A hurdle to efficient EET in E. coli is transferring electrons across its not one but two outer membrane layers. The periplasm is a 20–30 nm wide space between the internal and external membranes of E. coli. Thus, shuttling electrons out of the cell requires multiple transportation steps. Additionally, efficient EET requires equivalent rates of the transportation steps, such that the flux into the periplasm matches the flux out of the cell. The authors tested different combinations of genes from S. oneidensis and E. coli with the metal reducing extracellular electron transfer (Mtr) pathway from S. oneidensis. Ultimately, they found a combination of heterologous genes that, when expressed in E. coli, could act as an assembly line to pass electrons from the internal cellular space to the periplasm, then across the external membrane and outside of the cell. By using colorimetric assays and voltage measurements, the researchers could compare combinations of EET-pathway protein variants and cofactors to achieve an optimized electron flow.
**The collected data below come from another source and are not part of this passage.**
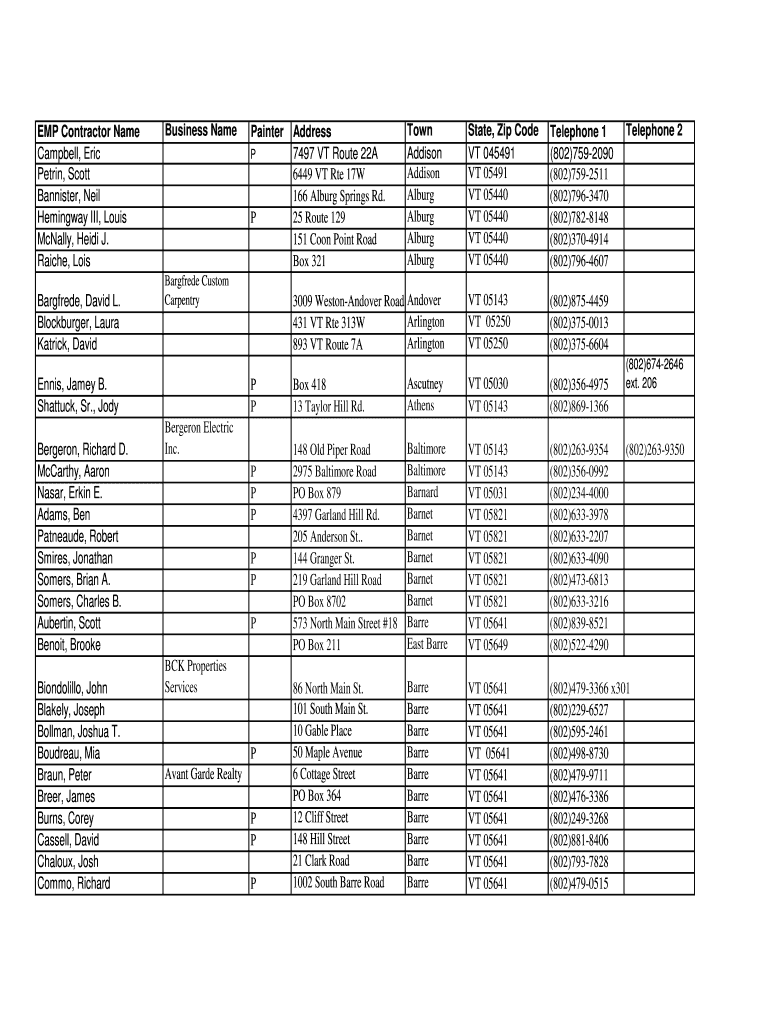 | EMP Contractor Name | Business Name | Painter | Address | Town | State, Zip Code | Telephone 1 | Telephone 2 |
|---|---|---|---|---|---|---|---|
| Campbell, Eric | | P | 7497 VT Route 22A | Addison | VT 045491 | (802)759-2090 | |
| Petrin, Scott | | | 6449 VT Rte 17W | Addison | VT 05491 | (802)759-2511 | |
| Bannister, Neil | | | 166 Alburg Springs Rd. | Alburg | VT 05440 | (802)796-3470 | |
| Hemingway III, Louis | | P | 25 Route 129 | Alburg | VT 05440 | (802)782-8148 | |
| McNally, Heidi J. | | | 151 Coon Point Road | Alburg | VT 05440 | (802)370-4914 | |
| Raiche, Lois | | | Box 321 | Alburg | VT 05440 | (802)796-4607 | |
| Bargfrede, David L. | Bargfrede Custom Carpentry | | 3009 Weston-Andover Road | Andover | VT 05143 | (802)875-4459 | |
| Blockburger, Laura | | | 431 VT Rte 313W | Arlington | VT 05250 | (802)375-0013 | |
| Katrick, David | | | 893 VT Route 7A | Arlington | VT 05250 | (802)375-6604 | |
| Ennis, Jamey B. | | P | Box 418 | Ascutney | VT 05030 | (802)356-4975 | (802)674-2646 ext. 206 |
| Shattuck, Sr., Jody | | P | 13 Taylor Hill Rd. | Athens | VT 05143 | (802)869-1366 | |
| Bergeron, Richard D. | Bergeron Electric Inc. | | 148 Old Piper Road | Baltimore | VT 05143 | (802)263-9354 | (802)263-9350 |
| McCarthy, Aaron | | P | 2975 Baltimore Road | Baltimore | VT 05143 | (802)356-0992 | |
| Nasar, Erkin E. | | P | PO Box 879 | Barnard | VT 05031 | (802)234-4000 | |
| Adams, Ben | | P | 4397 Garland Hill Rd. | Barnet | VT 05821 | (802)633-3978 | |
| Patneaude, Robert | | | 205 Anderson St.. | Barnet | VT 05821 | (802)633-2207 | |
| Smires, Jonathan | | P | 144 Granger St. | Barnet | VT 05821 | (802)633-4090 | |
| Somers, Brian A. | | P | 219 Garland Hill Road | Barnet | VT 05821 | (802)473-6813 | |
| Somers, Charles B. | | | PO Box 8702 | Barnet | VT 05821 | (802)633-3216 | |
| Aubertin, Scott | | P | 573 North Main Street #18 | Barre | VT 05641 | (802)839-8521 | |
| Benoit, Brooke | | | PO Box 211 | East Barre | VT 05649 | (802)522-4290 | |
| Biondolillo, John | BCK Properties Services | | 86 North Main St. | Barre | VT 05641 | (802)479-3366 x301 | |
| Blakely, Joseph | | | 101 South Main St. | Barre | VT 05641 | (802)229-6527 | |
| Bollman, Joshua T. | | | 10 Gable Place | Barre | VT 05641 | (802)595-2461 | |
| Boudreau, Mia | | P | 50 Maple Avenue | Barre | VT 05641 | (802)498-8730 | |
| Braun, Peter | Avant Garde Realty | | 6 Cottage Street | Barre | VT 05641 | (802)479-9711 | |
| Breer, James | | | PO Box 364 | Barre | VT 05641 | (802)476-3386 | |
| Burns, Corey | | P | 12 Cliff Street | Barre | VT 05641 | (802)249-3268 | |
| Cassell, David | | P | 148 Hill Street | Barre | VT 05641 | (802)881-8406 | |
| Chaloux, Josh | | | 21 Clark Road | Barre | VT 05641 | (802)793-7828 | |
| Commo, Richard | | P | 1002 South Barre Road | Barre | VT 05641 | (802)479-0515 | |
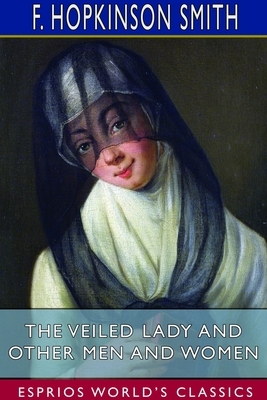 F. HOPKINSON SMITH

THE VEILED LADY AND OTHER MEN AND WOMEN

ESPRIOS WORLD'S CLASSICS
Achieving improved EET in the versatile, engineerable microorganism E. coli can provide a platform for green electricity generation. As shown in this work, unlike natural electrogenic microorganisms, E. coli is capable of metabolizing brewery wastewater. Thus, EET-capable E. coli could potentially convert brewery wastewater into electricity, which could be harvested by charging a fuel cell. Since E. coli can metabolize other types of waste streams, brewery waste processing only scratches the surface of the green capabilities of E. coli-generated bioelectricity. Beyond waste processing, EET can be utilized for a variety of applications, including biomining, bioremediation, and biocatalysis.

Though this work provides an improvement on EET-capable E. coli, reaching sustainable bioelectricity generation will likely require increased rate and efficiency of EET and substrate metabolism. These processes can likely be tackled by genetically engineering E. coli’s well-studied, well-mapped metabolism (11). Engineering these capabilities may result in a microorganism that can not only tolerate but thrive in waste substrates.

Conflict of interest statement.

C.A.C. is affiliated with Inscripta, Inc.